Could the whole of the data below be written out verbatim?
Data section START
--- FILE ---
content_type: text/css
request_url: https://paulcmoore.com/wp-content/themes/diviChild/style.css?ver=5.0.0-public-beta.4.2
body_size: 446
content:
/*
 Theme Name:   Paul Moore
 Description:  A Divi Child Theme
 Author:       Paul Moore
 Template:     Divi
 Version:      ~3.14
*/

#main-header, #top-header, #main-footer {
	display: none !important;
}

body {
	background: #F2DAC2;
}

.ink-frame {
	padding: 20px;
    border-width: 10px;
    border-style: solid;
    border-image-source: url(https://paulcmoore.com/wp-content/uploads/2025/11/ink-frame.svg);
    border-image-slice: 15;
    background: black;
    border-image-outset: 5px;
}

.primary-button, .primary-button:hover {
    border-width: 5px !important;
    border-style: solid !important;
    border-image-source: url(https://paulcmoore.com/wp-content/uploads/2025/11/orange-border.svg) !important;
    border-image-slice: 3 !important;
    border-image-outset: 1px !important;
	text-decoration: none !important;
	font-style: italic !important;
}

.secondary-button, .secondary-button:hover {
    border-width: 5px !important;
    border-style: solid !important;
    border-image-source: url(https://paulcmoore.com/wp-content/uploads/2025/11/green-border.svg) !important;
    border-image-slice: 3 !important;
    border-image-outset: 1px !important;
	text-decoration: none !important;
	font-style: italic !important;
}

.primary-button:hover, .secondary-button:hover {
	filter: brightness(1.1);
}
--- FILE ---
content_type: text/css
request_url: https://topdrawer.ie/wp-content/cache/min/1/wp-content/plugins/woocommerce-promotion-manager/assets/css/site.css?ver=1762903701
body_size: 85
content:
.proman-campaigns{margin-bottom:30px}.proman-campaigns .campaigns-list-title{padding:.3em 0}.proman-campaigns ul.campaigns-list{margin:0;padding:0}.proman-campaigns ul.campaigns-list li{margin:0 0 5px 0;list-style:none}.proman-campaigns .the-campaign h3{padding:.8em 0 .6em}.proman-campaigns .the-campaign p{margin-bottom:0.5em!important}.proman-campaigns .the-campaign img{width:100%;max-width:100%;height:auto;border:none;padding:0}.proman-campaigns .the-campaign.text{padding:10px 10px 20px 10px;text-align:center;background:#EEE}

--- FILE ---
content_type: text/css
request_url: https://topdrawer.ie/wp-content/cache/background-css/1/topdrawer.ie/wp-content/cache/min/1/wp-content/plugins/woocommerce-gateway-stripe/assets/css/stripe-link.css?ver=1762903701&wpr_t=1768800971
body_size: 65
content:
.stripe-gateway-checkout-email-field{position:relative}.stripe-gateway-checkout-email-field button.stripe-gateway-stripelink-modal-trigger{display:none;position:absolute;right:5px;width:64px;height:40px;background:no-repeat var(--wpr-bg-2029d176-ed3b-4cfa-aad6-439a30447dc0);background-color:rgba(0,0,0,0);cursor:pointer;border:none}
Data section END
Solved problem
--- FILE ---
content_type: text/css
request_url: https://paulcmoore.com/wp-content/themes/diviChild/style.css?ver=5.0.0-public-beta.4.2
body_size: 446
content:
/*
 Theme Name:   Paul Moore
 Description:  A Divi Child Theme
 Author:       Paul Moore
 Template:     Divi
 Version:      ~3.14
*/

#main-header, #top-header, #main-footer {
	display: none !important;
}

body {
	background: #F2DAC2;
}

.ink-frame {
	padding: 20px;
    border-width: 10px;
    border-style: solid;
    border-image-source: url(https://paulcmoore.com/wp-content/uploads/2025/11/ink-frame.svg);
    border-image-slice: 15;
    background: black;
    border-image-outset: 5px;
}

.primary-button, .primary-button:hover {
    border-width: 5px !important;
    border-style: solid !important;
    border-image-source: url(https://paulcmoore.com/wp-content/uploads/2025/11/orange-border.svg) !important;
    border-image-slice: 3 !important;
    border-image-outset: 1px !important;
	text-decoration: none !important;
	font-style: italic !important;
}

.secondary-button, .secondary-button:hover {
    border-width: 5px !important;
    border-style: solid !important;
    border-image-source: url(https://paulcmoore.com/wp-content/uploads/2025/11/green-border.svg) !important;
    border-image-slice: 3 !important;
    border-image-outset: 1px !important;
	text-decoration: none !important;
	font-style: italic !important;
}

.primary-button:hover, .secondary-button:hover {
	filter: brightness(1.1);
}
--- FILE ---
content_type: text/css
request_url: https://topdrawer.ie/wp-content/cache/min/1/wp-content/plugins/woocommerce-promotion-manager/assets/css/site.css?ver=1762903701
body_size: 85
content:
.proman-campaigns{margin-bottom:30px}.proman-campaigns .campaigns-list-title{padding:.3em 0}.proman-campaigns ul.campaigns-list{margin:0;padding:0}.proman-campaigns ul.campaigns-list li{margin:0 0 5px 0;list-style:none}.proman-campaigns .the-campaign h3{padding:.8em 0 .6em}.proman-campaigns .the-campaign p{margin-bottom:0.5em!important}.proman-campaigns .the-campaign img{width:100%;max-width:100%;height:auto;border:none;padding:0}.proman-campaigns .the-campaign.text{padding:10px 10px 20px 10px;text-align:center;background:#EEE}

--- FILE ---
content_type: text/css
request_url: https://topdrawer.ie/wp-content/cache/background-css/1/topdrawer.ie/wp-content/cache/min/1/wp-content/plugins/woocommerce-gateway-stripe/assets/css/stripe-link.css?ver=1762903701&wpr_t=1768800971
body_size: 65
content:
.stripe-gateway-checkout-email-field{position:relative}.stripe-gateway-checkout-email-field button.stripe-gateway-stripelink-modal-trigger{display:none;position:absolute;right:5px;width:64px;height:40px;background:no-repeat var(--wpr-bg-2029d176-ed3b-4cfa-aad6-439a30447dc0);background-color:rgba(0,0,0,0);cursor:pointer;border:none}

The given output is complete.